5️⃣ Evaluate Performance
- Accuracy: Overall correctness.
- Precision & Recall: Especially important in healthcare (e.g., false negatives).
- F1 Score: Balances precision and recall.
- ROC-AUC: Measures model’s ability to distinguish between classes.
from sklearn.metrics import classification_report, roc_auc_score
y_pred = grid.best_estimator_.predict(X_test)
print(classification_report(y_test, y_pred))
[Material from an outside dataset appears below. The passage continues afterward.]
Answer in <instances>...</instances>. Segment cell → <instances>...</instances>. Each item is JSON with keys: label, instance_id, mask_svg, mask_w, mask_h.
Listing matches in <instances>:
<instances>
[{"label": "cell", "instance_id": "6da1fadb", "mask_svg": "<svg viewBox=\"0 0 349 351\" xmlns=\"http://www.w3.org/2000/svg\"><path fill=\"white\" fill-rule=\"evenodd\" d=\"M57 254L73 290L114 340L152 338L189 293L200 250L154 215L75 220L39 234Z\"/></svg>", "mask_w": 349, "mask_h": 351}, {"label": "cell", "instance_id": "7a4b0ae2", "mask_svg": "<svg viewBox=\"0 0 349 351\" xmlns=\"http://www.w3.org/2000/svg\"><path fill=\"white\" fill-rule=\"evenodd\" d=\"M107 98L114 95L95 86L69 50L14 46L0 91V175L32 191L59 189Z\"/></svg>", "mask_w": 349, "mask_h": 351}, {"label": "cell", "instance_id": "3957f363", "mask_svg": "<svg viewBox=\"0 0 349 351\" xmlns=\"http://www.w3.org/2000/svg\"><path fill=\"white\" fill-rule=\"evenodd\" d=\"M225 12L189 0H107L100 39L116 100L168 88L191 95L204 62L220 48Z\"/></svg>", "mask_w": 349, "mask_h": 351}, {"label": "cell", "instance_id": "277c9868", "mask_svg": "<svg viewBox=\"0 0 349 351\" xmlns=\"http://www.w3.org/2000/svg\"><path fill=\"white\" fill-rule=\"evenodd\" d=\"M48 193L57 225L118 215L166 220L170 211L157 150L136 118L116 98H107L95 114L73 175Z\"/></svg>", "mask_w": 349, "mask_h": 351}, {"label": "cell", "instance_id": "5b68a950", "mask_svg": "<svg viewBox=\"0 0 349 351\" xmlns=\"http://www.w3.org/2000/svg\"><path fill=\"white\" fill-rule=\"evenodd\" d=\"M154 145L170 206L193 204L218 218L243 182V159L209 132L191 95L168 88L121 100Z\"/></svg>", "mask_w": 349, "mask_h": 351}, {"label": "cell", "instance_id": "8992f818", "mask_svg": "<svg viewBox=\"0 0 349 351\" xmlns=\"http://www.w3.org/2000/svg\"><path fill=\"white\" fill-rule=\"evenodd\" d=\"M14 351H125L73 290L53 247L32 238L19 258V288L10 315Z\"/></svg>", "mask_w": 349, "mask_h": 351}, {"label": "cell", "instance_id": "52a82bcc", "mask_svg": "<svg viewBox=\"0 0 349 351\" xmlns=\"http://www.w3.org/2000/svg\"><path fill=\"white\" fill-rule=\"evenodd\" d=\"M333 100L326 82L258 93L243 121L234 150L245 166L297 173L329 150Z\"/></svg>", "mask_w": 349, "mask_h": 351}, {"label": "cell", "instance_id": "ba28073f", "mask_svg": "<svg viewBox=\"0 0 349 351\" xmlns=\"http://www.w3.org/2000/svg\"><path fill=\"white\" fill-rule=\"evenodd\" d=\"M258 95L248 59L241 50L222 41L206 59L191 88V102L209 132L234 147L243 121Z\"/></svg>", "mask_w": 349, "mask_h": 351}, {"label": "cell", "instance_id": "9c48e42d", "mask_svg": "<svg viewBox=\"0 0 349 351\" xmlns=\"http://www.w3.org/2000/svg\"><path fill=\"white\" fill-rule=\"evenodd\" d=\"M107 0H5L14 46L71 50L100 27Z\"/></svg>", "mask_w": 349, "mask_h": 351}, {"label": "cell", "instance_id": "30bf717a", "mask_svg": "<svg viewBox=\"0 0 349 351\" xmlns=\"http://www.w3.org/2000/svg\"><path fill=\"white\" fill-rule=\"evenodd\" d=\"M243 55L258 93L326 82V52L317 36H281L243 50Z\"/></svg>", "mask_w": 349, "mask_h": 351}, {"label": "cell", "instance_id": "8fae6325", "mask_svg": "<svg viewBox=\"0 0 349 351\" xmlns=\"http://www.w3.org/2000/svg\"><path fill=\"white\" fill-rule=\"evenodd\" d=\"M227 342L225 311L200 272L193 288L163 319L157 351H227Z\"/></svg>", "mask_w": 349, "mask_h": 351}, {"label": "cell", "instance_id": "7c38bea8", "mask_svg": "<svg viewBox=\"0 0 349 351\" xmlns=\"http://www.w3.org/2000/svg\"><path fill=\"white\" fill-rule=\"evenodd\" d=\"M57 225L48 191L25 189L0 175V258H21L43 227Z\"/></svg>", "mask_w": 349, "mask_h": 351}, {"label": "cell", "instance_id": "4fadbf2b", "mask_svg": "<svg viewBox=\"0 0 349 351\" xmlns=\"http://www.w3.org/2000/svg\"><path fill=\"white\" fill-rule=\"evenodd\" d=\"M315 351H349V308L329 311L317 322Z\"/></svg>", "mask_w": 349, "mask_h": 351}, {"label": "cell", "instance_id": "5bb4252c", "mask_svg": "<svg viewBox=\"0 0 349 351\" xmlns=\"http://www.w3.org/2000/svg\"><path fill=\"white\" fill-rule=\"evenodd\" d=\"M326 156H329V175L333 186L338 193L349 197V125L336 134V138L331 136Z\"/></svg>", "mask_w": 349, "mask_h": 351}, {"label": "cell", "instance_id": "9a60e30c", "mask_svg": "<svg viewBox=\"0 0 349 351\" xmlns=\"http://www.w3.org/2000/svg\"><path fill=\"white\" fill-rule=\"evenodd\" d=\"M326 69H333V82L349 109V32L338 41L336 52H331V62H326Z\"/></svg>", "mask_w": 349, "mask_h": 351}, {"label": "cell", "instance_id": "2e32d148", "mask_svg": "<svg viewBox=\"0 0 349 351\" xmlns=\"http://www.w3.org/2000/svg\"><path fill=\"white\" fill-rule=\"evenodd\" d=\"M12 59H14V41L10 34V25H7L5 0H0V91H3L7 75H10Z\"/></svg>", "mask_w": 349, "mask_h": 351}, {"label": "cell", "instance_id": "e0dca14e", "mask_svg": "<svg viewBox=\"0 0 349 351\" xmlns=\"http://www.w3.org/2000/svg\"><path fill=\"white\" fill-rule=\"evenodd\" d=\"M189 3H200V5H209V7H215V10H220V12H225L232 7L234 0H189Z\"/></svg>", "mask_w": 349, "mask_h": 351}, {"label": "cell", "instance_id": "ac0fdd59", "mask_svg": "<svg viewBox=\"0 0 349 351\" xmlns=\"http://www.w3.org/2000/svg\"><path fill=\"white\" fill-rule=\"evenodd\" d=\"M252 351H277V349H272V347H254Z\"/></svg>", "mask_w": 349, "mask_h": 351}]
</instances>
print("ROC-AUC:", roc_auc_score(y_test, grid.best_estimator_.predict_proba(X_test)[:,1]))



💼 Business Value in Healthcare
- Early Detection: Helps identify high-risk patients before symptoms escalate.
- Resource Optimization: Prioritizes diagnostic testing for likely cases, reducing costs.
- Personalized Care: Enables tailored treatment plans based on predicted risk.
- Compliance & Auditability: Decision Trees are interpretable, aiding regulatory compliance.
- Patient Engagement: Transparent models build trust with patients and clinicians.